Le secteur hospitalier va connaître de profonds blocages. Ne désirant pas se faire vacciner, certaines infirmières vont quitter le secteur hospitalier et rejoindre le monde libéral. Certaines aide-soignantes vont se réorienter vers d'autres métiers. Déjà en tension, les services vont souffrir encore davantage et les heures supplémentaires auront du mal à compenser les départs. Le mécontentement va progressivement enfler avec des grèves possibles, même si le gouvernement met la main au portefeuille pour tempérer la grogne. Le monde des pompiers pourra également être impacté.

Le secteur de la restauration-hotellerie va avoir de plus en plus de mal à recruter. Déjà mis à mal par les confinements successifs, 140 000 personnes se sont déjà reconverties depuis le début de la crise sanitaire. Faute de personnel désirant se faire vacciner et compte tenu de la baisse de fréquentation liée aux non-vaccinés, de nombreux restaurants devront probablement fermer.

Le secteur culturel sera significativement impacté par la loi. Les cinémas, les musées, les expositions, les centres d'attraction ne retrouveront pas leur chiffre d'affaires du monde d'avant et là encore, le gouvernement devra mettre la main à la poche pour compenser le déficit de fréquentation lié à l'absence des non-vaccinés. Les subventions continueront à affluer.

L'utilisation de la voiture va repartir à la hausse compte tenu de l'interdiction faite aux non-vaccinés d'utiliser le train et l'avion sur de longues distances. Ce n'est pas une bonne nouvelle pour l'environnement et l'insatisfaction de l'automobiliste va croître dans un contexte de prix élevé et haussier du carburant. Les secteurs aéronautique et ferroviaire resteront durablement en berne.

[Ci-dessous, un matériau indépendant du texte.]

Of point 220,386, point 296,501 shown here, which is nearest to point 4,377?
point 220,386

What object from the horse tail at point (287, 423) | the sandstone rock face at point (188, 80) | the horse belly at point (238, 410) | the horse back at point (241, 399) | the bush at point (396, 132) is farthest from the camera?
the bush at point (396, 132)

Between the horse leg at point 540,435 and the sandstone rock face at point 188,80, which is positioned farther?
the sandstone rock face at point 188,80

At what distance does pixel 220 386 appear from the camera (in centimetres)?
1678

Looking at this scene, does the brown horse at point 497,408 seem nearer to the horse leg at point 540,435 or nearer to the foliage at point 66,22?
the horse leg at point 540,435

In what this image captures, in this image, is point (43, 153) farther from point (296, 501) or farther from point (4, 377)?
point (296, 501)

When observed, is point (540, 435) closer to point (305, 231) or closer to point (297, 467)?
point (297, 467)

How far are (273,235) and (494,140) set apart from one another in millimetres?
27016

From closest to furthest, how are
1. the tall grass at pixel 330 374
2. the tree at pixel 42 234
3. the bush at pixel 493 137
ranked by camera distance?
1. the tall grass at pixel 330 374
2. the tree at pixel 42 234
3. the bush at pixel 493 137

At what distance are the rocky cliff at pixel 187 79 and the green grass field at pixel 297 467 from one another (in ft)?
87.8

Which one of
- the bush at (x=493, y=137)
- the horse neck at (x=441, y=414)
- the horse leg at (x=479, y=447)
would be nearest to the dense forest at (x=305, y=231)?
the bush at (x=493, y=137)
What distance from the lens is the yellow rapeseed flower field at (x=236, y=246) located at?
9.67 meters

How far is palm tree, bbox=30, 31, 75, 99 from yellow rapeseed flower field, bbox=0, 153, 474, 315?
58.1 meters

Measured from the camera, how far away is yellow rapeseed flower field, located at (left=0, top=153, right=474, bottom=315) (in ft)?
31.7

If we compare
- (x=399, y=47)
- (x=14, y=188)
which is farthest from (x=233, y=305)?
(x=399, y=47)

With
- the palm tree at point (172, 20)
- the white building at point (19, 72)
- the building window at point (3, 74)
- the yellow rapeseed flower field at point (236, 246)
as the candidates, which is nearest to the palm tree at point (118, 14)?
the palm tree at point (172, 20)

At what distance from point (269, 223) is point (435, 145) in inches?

D'autres conséquences funestes et encore invisibles sont à craindre. L'équation bénéfices/risques du Passe sanitaire est loin d'être démontrée. D'un pays à l'autre, sa performance en matière de contention du virus n'est pas avérée. Le taoïsme nous rappelle l'interdépendance des phénomènes et l'importance d'intégrer dans ses choix le maximum d'informations de la réalité et du terrain. A soumettre le réel à l'idéologie sanitaire, le politique prend le risque de faire apparaître le mal connu de l'abattement et de la dépression, de la peur et de la colère, ingrédients à l'origine des grandes dislocations de notre histoire, susceptibles toutefois de développer le secteur morbidophile du soutien psychologique et du coaching.

Il est encore temps pour le Conseil Constitutionnel de faire marche arrière.